To investigated whether norcantharidin reverses the tumor-promoting effects of ISG15 in HCC cells, Hep3B cells were transfected with an ISG15 overexpression plasmid and then treated with norcantharidin. The transfection efficiency was measured using RT-qPCR and western blot analysis. It was revealed that ISG15 was significantly overexpressed in Hep3B cells transfected with the plasmid, as compared with the control group (P<0.001; Fig. 3A and B). Cell proliferation and apoptosis were then analyzed. As presented in Fig. 3C and D, ISG15 overexpression alone significantly increased the cell proliferation and colony formation ability compared with the control group (P<0.001). By contrast, treatment with norcantharidin resulted in marked reduction in cell proliferation and colony formation compared with the control (P<0.001). However, the combination treatment significantly reduced the norcantharidin-induced inhibition of cell proliferation and colony formation, suggesting that ISG15 overexpression may reverse the antiproliferative effect of norcantharidin (P<0.001; Fig. 3C and D). Furthermore, the results of Annexin V/PI staining analysis revealed that norcantharidin induced marked cell apoptosis (P<0.001; Fig. 3E), while ISG15 overexpression reversed the effect of norcantharidin on the apoptosis of Hep3B cells (P<0.001; Fig. 3E). The results suggest that ISG15 overexpression can reverse the inhibitory effects of norcantharidin on HCC cells.
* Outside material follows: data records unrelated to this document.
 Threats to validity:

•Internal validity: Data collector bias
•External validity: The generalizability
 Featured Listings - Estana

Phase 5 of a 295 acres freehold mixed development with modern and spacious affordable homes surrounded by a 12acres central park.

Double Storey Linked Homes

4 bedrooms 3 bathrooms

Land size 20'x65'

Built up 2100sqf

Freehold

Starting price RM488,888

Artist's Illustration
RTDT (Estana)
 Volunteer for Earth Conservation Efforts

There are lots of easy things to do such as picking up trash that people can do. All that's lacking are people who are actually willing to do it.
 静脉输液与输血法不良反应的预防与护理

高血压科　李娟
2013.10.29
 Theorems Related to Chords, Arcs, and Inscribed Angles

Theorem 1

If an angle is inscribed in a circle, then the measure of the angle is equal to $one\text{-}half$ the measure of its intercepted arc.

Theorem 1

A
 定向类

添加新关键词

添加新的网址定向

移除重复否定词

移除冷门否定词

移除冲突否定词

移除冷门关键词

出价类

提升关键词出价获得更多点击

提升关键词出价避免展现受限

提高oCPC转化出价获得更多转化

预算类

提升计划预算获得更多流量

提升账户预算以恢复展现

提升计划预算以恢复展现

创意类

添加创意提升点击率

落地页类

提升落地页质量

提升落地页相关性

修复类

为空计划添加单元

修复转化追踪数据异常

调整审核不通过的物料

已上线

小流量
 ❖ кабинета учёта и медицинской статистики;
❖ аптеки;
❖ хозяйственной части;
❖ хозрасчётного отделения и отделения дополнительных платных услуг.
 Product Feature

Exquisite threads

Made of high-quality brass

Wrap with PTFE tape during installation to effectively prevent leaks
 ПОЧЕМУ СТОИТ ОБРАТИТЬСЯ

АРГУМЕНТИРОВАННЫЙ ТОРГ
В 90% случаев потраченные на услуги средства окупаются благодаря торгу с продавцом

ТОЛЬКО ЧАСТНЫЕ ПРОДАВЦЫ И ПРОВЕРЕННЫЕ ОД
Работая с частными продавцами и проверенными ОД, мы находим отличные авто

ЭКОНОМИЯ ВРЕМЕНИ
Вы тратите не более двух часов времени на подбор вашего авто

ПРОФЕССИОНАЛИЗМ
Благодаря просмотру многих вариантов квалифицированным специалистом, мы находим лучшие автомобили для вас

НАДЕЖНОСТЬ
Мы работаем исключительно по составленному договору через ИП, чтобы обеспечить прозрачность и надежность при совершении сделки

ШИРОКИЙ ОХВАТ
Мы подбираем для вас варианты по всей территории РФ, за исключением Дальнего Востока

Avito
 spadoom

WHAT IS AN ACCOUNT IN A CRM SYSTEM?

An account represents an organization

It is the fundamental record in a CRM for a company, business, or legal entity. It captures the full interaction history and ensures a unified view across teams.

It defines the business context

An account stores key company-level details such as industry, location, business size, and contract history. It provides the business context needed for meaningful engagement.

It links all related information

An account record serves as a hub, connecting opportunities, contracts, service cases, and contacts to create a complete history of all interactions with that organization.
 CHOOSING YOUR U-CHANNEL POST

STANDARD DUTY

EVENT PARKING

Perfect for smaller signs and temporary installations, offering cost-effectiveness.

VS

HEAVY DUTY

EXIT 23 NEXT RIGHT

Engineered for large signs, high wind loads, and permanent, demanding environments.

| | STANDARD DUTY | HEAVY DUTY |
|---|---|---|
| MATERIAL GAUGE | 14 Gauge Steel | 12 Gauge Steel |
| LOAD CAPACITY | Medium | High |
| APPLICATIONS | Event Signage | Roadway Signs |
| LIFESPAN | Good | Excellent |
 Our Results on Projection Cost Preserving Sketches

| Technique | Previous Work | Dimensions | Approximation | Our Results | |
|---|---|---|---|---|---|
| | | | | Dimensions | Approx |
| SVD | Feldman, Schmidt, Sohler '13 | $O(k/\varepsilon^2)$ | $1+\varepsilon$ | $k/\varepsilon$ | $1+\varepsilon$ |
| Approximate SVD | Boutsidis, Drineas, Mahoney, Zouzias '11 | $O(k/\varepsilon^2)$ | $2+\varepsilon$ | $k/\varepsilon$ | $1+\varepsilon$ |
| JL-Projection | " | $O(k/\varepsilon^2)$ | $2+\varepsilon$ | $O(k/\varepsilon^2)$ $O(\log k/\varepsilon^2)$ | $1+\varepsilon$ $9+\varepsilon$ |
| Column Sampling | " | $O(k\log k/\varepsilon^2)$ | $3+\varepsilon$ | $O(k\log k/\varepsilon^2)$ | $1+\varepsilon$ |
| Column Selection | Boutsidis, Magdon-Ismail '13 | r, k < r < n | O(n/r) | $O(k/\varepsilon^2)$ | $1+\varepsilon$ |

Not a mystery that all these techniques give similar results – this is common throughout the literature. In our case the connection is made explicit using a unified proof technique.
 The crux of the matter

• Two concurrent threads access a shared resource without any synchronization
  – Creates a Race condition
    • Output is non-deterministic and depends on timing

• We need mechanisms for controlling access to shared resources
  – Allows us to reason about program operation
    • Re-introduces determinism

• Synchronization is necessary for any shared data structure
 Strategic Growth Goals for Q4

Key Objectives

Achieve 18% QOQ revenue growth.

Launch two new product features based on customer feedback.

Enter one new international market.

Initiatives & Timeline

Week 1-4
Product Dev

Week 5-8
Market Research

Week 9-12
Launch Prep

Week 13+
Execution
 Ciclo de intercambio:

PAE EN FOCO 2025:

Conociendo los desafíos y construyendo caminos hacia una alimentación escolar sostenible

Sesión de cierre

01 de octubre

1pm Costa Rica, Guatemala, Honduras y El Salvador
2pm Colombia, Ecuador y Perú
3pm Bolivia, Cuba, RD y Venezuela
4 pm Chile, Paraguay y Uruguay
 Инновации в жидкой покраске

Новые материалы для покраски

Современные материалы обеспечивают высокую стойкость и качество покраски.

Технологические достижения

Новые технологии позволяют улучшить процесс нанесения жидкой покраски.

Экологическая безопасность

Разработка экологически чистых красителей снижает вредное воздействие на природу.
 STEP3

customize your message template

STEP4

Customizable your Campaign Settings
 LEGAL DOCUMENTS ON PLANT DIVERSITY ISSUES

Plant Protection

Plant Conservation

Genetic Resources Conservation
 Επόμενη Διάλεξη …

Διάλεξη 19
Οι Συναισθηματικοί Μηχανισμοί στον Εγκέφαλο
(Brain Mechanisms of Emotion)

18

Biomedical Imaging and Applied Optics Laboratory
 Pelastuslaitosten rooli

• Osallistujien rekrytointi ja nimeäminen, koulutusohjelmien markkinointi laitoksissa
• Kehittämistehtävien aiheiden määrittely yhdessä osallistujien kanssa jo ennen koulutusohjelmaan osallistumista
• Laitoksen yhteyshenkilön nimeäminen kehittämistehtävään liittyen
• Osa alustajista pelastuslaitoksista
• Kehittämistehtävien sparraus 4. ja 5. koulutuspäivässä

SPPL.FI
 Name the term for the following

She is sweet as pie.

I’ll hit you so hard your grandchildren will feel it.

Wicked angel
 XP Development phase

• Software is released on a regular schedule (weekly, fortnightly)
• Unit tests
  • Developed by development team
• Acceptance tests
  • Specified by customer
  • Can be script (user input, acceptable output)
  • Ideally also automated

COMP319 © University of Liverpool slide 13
The expression levels of apoptosis-associated proteins in HCC cells were detected by western blot analysis. As presented in Fig. 4A, treatment with norcantharidin alone significantly increased the protein expression levels of Bax, caspase-3 and caspase-9, and decreased Bcl-2 expression (P<0.01). Downregulation of ISG15 markedly aggravated the effects of norcantharidin on expression of apoptosis-associated proteins in HCC cells. Furthermore, overexpression of ISG15 was observed to significantly inhibit the expression levels of Bax, caspase-3 and caspase-9, and increase Bcl-2 expression, as compared with the control group (P<0.05; Fig. 4B). Upon combined treatment with the plasmid and norcantharidin, ISG15 overexpression was found to markedly reverse the effect of norcantharidin on the protein expression. These findings suggest that proteins associated with apoptosis were regulated by ISG15 and norcantharidin treatment.